(no subject)
Jun. 7th, 2002 08:56 pmGot my latest Amazon order — two CDs (Ben Folds Five by the Ben Folds Five, and Rockin’ the Suburbs by Ben Folds working solo) and a couple of Michel Gagné books (Insanely Twisted Rabbits and Frenzied Fauna). The Gagné books are full of just the sort of weird critters I used to draw when I was a kid, only much more accomplished; Gagné’s something like the artist I ought to have grown up into if I’d stuck with it all those years.
*chuckle*
Date: 2002-06-09 03:37 am (UTC)So I'm trying a more gentle approach from now (but old habits do die hard), cause clearly the beating myself up tactic -isn't- working. ;)
Re: *chuckle*
Date: 2002-06-09 12:58 pm (UTC)Oh, this wasn’t beating myself up.
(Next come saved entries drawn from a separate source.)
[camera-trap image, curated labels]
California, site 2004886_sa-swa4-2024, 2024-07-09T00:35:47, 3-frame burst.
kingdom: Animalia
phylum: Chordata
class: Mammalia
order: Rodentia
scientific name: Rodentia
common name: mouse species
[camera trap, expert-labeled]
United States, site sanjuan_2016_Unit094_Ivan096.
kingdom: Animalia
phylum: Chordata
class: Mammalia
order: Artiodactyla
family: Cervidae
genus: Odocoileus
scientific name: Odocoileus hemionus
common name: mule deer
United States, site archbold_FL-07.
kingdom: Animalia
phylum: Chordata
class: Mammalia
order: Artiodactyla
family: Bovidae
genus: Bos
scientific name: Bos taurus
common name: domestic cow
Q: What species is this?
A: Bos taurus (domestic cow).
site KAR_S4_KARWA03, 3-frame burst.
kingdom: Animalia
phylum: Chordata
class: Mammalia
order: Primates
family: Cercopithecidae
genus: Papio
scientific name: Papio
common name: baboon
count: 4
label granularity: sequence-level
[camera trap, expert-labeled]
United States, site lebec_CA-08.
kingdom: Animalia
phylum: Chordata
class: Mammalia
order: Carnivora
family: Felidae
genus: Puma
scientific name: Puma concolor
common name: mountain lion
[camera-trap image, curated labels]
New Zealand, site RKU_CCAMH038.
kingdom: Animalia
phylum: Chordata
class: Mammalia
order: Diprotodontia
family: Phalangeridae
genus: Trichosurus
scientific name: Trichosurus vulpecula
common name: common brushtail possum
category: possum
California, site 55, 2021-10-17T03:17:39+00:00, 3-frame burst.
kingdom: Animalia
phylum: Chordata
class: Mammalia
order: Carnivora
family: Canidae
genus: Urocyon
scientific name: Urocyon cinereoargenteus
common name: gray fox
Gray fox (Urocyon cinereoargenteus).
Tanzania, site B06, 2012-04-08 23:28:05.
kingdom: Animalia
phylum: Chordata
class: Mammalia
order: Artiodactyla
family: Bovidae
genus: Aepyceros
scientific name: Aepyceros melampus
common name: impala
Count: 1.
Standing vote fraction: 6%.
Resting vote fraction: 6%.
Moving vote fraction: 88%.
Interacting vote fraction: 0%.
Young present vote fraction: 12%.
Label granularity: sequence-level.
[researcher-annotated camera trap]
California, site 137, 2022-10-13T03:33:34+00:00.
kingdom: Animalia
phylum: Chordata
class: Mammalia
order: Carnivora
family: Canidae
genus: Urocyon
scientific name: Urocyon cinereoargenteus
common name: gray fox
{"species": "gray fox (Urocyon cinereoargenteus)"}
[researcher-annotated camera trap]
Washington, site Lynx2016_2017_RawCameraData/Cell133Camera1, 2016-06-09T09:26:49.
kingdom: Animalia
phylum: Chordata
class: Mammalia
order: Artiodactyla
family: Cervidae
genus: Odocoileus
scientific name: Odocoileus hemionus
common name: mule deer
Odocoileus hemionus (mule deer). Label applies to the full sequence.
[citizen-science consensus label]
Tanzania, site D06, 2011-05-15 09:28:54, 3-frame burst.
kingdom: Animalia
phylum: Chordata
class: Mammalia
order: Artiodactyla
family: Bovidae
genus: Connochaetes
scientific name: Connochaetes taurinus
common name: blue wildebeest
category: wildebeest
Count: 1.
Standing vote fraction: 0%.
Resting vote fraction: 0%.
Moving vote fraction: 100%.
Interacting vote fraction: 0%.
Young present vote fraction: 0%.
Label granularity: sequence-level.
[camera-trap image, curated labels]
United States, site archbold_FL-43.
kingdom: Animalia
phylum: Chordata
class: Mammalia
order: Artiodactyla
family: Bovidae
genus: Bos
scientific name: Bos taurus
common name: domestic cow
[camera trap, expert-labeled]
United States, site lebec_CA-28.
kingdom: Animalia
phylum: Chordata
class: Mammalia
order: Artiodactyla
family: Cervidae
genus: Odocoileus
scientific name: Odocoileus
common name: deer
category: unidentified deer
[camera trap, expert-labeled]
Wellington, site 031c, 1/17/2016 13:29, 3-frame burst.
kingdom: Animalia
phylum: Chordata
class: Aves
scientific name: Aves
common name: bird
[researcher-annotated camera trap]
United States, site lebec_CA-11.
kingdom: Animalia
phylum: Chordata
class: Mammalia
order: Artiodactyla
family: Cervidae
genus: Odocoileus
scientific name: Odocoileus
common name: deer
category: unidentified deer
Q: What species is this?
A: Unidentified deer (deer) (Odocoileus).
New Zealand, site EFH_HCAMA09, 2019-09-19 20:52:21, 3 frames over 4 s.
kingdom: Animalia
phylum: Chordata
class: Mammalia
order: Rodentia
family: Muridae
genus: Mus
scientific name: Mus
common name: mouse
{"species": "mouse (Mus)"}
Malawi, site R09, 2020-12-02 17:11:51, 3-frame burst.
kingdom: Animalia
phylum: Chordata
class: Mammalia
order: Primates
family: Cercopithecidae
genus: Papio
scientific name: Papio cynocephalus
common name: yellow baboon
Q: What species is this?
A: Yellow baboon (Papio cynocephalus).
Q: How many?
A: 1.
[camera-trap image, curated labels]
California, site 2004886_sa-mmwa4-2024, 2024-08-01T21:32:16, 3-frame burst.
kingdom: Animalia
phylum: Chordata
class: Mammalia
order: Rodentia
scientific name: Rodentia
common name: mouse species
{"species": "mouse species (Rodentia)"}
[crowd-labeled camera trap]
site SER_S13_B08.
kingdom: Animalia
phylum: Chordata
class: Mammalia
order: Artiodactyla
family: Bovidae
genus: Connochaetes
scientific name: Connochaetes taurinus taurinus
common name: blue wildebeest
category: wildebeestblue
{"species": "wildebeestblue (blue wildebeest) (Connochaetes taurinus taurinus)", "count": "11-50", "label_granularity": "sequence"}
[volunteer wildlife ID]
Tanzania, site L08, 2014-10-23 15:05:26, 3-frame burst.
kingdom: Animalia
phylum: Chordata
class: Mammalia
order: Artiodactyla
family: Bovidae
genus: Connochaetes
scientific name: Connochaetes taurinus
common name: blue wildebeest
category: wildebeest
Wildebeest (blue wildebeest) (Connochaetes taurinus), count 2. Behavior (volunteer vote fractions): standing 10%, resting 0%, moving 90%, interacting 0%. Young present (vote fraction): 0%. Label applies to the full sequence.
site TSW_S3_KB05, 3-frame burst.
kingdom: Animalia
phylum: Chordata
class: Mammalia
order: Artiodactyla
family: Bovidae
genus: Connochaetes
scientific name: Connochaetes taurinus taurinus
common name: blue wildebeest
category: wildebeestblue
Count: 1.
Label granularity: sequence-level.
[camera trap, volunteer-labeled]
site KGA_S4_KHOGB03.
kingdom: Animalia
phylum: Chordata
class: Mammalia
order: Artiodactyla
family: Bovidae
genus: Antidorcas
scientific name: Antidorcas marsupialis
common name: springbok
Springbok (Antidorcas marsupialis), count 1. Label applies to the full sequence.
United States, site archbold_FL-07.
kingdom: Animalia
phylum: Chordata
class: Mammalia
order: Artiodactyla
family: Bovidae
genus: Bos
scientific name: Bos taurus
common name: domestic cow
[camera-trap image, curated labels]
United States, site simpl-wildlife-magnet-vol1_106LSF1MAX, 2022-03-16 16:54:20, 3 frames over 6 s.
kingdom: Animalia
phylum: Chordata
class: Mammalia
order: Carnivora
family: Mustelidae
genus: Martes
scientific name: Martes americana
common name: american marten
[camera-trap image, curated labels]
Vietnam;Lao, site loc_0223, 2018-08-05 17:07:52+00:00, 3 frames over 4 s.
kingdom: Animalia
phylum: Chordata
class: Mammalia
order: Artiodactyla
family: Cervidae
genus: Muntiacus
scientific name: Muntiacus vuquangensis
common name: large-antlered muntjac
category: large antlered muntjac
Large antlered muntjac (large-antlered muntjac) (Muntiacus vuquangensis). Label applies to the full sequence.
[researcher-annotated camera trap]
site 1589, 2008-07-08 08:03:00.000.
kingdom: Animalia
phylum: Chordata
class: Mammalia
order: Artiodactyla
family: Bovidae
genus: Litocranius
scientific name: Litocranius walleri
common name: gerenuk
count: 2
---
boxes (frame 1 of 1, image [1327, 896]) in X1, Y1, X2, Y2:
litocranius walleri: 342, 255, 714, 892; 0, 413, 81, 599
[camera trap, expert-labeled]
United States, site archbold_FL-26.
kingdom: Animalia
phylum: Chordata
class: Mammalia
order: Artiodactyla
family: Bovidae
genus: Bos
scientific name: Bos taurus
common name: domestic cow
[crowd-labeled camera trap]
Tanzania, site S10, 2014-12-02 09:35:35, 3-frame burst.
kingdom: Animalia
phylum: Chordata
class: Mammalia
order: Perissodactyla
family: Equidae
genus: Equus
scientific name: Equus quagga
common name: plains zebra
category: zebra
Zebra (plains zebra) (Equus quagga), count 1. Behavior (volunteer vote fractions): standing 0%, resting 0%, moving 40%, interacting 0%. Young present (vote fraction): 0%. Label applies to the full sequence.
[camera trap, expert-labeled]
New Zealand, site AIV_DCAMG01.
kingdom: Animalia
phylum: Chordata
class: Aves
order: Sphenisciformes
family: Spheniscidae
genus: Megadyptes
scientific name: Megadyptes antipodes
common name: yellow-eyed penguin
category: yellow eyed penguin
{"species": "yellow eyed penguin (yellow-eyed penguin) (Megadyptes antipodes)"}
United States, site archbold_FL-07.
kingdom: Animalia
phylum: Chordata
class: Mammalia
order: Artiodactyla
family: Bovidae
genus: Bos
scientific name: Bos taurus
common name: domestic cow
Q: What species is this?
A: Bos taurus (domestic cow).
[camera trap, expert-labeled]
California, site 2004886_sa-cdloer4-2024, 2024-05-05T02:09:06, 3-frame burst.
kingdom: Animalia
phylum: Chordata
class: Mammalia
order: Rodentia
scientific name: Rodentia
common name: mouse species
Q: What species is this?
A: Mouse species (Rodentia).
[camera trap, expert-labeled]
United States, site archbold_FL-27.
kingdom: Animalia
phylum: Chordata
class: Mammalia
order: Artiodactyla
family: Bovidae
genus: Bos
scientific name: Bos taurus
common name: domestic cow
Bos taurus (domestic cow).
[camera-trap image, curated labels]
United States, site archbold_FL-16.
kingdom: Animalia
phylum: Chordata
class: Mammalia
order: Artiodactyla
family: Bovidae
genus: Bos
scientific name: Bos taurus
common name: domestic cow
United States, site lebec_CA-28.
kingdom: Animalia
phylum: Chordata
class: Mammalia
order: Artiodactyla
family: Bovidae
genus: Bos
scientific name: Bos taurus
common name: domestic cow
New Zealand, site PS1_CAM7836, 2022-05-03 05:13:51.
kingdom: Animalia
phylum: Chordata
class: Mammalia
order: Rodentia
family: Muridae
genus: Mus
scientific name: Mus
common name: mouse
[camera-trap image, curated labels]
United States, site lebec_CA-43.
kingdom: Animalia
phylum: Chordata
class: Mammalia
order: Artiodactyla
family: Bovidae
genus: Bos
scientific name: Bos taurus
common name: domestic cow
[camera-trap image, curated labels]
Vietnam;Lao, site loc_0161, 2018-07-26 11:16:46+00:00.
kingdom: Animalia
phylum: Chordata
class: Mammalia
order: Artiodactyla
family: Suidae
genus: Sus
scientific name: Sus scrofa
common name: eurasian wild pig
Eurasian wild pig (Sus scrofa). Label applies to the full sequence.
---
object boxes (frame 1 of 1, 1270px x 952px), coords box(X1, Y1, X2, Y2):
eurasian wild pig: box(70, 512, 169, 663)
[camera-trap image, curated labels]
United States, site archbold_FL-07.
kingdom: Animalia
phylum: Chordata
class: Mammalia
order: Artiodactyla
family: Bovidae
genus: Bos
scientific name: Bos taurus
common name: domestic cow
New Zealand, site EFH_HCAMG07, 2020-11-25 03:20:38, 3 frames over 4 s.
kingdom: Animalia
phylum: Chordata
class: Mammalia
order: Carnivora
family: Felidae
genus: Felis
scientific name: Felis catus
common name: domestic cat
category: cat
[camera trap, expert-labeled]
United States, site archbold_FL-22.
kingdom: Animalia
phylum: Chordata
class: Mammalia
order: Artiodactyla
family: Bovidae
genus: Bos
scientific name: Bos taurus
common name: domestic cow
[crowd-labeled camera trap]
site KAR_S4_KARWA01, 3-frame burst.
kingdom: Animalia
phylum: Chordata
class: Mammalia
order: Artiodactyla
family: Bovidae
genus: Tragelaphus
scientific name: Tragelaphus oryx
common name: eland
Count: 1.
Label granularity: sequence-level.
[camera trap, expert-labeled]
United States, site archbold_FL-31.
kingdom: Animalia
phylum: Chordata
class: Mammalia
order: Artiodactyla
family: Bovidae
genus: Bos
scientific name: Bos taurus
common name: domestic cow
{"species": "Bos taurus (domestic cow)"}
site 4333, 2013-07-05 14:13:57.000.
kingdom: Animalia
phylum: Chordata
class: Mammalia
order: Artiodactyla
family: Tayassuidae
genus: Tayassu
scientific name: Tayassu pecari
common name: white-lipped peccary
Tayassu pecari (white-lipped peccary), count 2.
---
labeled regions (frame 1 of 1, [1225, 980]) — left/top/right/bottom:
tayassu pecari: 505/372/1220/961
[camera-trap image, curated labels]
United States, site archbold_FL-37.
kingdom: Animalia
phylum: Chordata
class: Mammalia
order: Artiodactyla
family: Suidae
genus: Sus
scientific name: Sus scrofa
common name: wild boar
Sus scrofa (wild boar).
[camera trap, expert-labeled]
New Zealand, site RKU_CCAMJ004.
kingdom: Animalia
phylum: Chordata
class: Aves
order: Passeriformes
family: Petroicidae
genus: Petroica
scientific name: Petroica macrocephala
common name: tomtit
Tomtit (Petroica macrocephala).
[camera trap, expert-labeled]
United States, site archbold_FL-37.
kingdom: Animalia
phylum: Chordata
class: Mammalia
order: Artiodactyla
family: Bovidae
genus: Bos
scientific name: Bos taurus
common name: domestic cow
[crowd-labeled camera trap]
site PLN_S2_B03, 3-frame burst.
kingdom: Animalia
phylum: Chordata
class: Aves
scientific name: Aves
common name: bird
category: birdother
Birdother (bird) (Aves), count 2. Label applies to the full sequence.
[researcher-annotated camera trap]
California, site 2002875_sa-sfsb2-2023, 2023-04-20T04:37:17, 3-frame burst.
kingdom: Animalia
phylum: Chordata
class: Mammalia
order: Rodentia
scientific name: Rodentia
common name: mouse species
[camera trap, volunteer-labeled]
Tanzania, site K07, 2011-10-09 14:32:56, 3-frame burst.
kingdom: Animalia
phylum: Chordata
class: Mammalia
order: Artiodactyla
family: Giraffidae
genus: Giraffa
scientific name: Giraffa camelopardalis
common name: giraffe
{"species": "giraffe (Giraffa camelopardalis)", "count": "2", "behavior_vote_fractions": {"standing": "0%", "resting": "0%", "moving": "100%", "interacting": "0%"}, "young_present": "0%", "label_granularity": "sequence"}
Beating myself up is stuff like the “I Suck” post on the 6th, or when I wake up in the afternoon today and realize that I’m still making excuses rather than going to the gym, and that I haven’t gotten <classified> anywhere near finalized in sketch form, as I’d been meaning to do last week.
Or when I realize that it’s 4 PM on a Sunday and I’m still not dressed, and I’m just wasting time on the damn computer!
Having stuff in common
Date: 2002-06-09 04:26 pm (UTC)Re: Having stuff in common
Date: 2002-06-10 02:22 am (UTC)I did really like Finder, but I really didn't like the creepy comic book about being in the Workplace thang. That really disturbed and upset me on an elemental level. So I guess it seems to me that our tastes have somewhat diverged over the years and then suddenly you refer to stuff that I 1) actually know what you're talking about and 2) like. ;) I generally don't come out and make a point of saying that I am unfamiliar with what you're talking about or don't like it cause that's either not really the point or it's kind of rude. ;) Anywho ...
Re: Having stuff in common
Date: 2002-06-10 10:35 am (UTC)Well, that’s one of the things friends are supposed to do, expand each others’ horizons. I don’t expect to like everything all my friends like, but I figure that I’ll like some of it, so if they expose me to enough stuff I’ll still wind up finding stuff I like that I wouldn’t have found otherwise.
Lisa, my oldest friend, who I’ve known for almost 25 years, is a big fan of James Joyce. I’ve never read a page of Joyce in my life, and don’t expect to anytime soon, and if I do read any it’ll likely be something like Dubliners, and not the stuff Lisa really gets off on like Ulysses or Finnegans Wake. She and her boyfriend
The workplace comic, Through the Habitrails (by Jeff Nicholson, who currently does Colonia — you knew that, right?), is supposed to be creepy (though “Kafkaesque” is the descriptor that comes to my mind). Parts of it were originally published in the horror comics anthology Taboo, and I thought they were the scariest thing in there. This is one of those basic personality things, I think. In my experience, some people just don’t like reading about negative experiences (and the types of experiences vary; some people are fine with physical horror but can’t take psychological, for example), while others are capable of mentally encapsulating the experience as fiction and maintaining psychological distance from it. In my case, I was slaving away at Sir Speedy when I read “It’s Not Your Juice” the first part of Habitrails to see print, about the guy getting something in the mail that gives him “juice” (a creative charge), and then having the juice literally tapped away over the course of the workday, leaving him with none for his own projects, I thrummed like a tuning fork someone had just hit. Yes, that’s it, that’s it exactly I thought. I think reading that comic may have contributed to my quitting that awful job.